:: STORED DATA ::

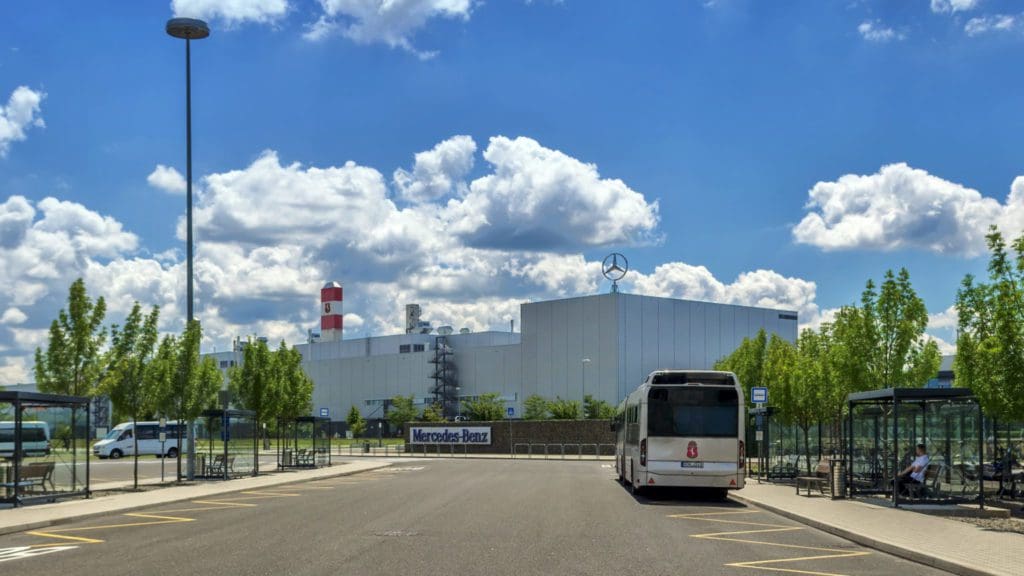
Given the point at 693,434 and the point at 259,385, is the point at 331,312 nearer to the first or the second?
the point at 259,385

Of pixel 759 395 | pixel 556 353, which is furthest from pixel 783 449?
pixel 556 353

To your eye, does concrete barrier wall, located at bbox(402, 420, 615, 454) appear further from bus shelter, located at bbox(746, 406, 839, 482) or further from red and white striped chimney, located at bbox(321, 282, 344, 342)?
red and white striped chimney, located at bbox(321, 282, 344, 342)

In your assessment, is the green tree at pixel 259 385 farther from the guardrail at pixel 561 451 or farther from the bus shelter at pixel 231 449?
the guardrail at pixel 561 451

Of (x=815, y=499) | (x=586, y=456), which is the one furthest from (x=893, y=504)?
(x=586, y=456)

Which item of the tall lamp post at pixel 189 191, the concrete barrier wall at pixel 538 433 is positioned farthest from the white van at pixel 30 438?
the concrete barrier wall at pixel 538 433

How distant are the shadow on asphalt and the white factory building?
172 ft

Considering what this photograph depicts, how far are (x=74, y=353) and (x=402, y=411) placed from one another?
76.8 meters

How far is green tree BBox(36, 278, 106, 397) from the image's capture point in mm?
28859

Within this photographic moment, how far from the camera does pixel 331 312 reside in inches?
4897

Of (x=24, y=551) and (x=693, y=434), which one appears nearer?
(x=24, y=551)

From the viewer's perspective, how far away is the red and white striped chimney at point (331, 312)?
4872 inches

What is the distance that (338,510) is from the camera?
878 inches

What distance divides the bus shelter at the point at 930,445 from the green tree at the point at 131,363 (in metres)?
19.9

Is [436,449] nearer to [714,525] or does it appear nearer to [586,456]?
[586,456]
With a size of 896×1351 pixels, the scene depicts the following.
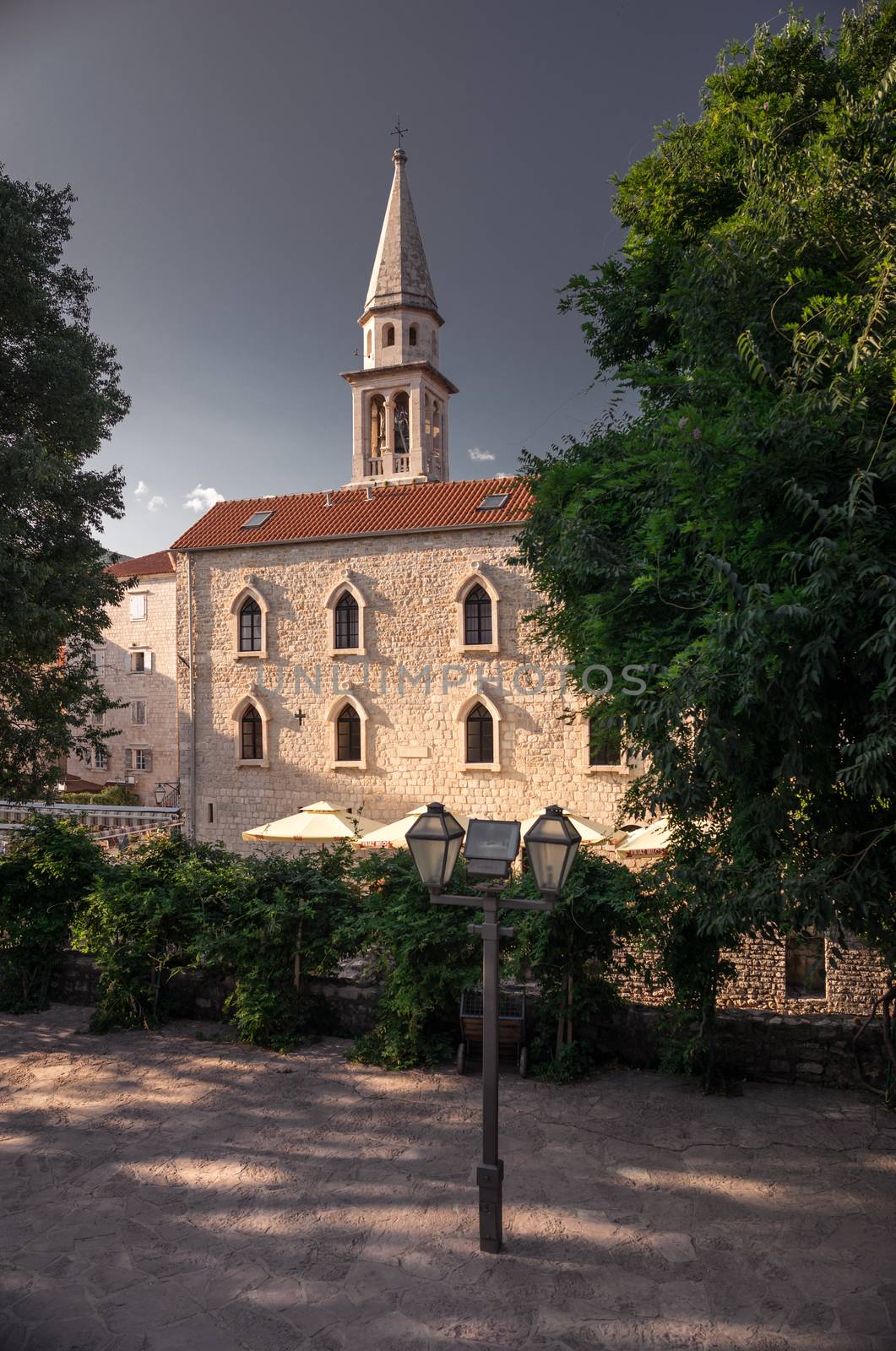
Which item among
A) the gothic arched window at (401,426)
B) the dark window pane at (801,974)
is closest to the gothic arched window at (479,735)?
the dark window pane at (801,974)

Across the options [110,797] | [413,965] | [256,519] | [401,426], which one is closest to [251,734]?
[256,519]

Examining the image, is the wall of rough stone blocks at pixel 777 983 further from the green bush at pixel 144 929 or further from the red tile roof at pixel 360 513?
the red tile roof at pixel 360 513

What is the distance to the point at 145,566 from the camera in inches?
1339

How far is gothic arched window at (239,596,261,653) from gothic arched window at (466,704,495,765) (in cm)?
635

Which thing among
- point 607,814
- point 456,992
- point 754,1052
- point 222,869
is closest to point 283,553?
point 607,814

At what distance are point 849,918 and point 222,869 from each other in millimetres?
5999

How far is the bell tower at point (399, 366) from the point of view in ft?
94.4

:::

* YOUR OBJECTIVE *
Restate the entire listing word for word, excluding pictures.

* SOLUTION TO THE EXERCISE *
Given the point at 693,434 and the point at 259,385, is the point at 331,312 nearer to the first or the second?
the point at 259,385

Of pixel 759 395 | pixel 556 353, which is furthest from pixel 783 449?
pixel 556 353

To your eye, does concrete barrier wall, located at bbox(402, 420, 615, 454) appear further from bus shelter, located at bbox(746, 406, 839, 482) or further from red and white striped chimney, located at bbox(321, 282, 344, 342)?
red and white striped chimney, located at bbox(321, 282, 344, 342)

In your assessment, is the green tree at pixel 259 385 farther from the guardrail at pixel 561 451 or farther from the bus shelter at pixel 231 449?
the guardrail at pixel 561 451

Of (x=815, y=499) | (x=586, y=456), which is the one furthest from (x=893, y=504)?
(x=586, y=456)

Which item of the tall lamp post at pixel 189 191, the concrete barrier wall at pixel 538 433 is positioned farthest from the white van at pixel 30 438?
the concrete barrier wall at pixel 538 433

How distant are the shadow on asphalt and the white factory building?
172 ft

Considering what this photograph depicts, how far are (x=74, y=353) and (x=402, y=411) placed from one another?
76.8 meters

How far is green tree BBox(36, 278, 106, 397) from the image's capture point in mm?
28859

Within this photographic moment, how far from the camera does pixel 331 312 reside in inches?
4897

Of (x=24, y=551) and (x=693, y=434), which one appears nearer?
(x=24, y=551)

From the viewer's perspective, how far away is the red and white striped chimney at point (331, 312)?
4872 inches

What is the distance that (338,510) is from the camera?
878 inches

What distance divides the bus shelter at the point at 930,445 from the green tree at the point at 131,363 (in metres)?
19.9

Is [436,449] nearer to [714,525] or does it appear nearer to [586,456]?
[586,456]
With a size of 896×1351 pixels, the scene depicts the following.
Which item among
A) the gothic arched window at (401,426)
B) the dark window pane at (801,974)
is closest to the gothic arched window at (479,735)?
the dark window pane at (801,974)

Across the options [110,797] | [413,965] | [256,519] | [401,426], which one is closest to [251,734]?
[256,519]

Examining the image, is the wall of rough stone blocks at pixel 777 983 further from the green bush at pixel 144 929 or further from the red tile roof at pixel 360 513?
the red tile roof at pixel 360 513

What is the distance to the point at 145,566 from the camera in inches?
1339

How far is gothic arched window at (239,596,261,653) from gothic arched window at (466,704,495,765) (in cm)?
635

Which thing among
- point 607,814
- point 456,992
- point 754,1052
- point 222,869
is closest to point 283,553?
point 607,814

At what distance are point 849,918 and point 222,869 from each other in millimetres?
5999

How far is the bell tower at point (399, 366) from the point of view in ft?
94.4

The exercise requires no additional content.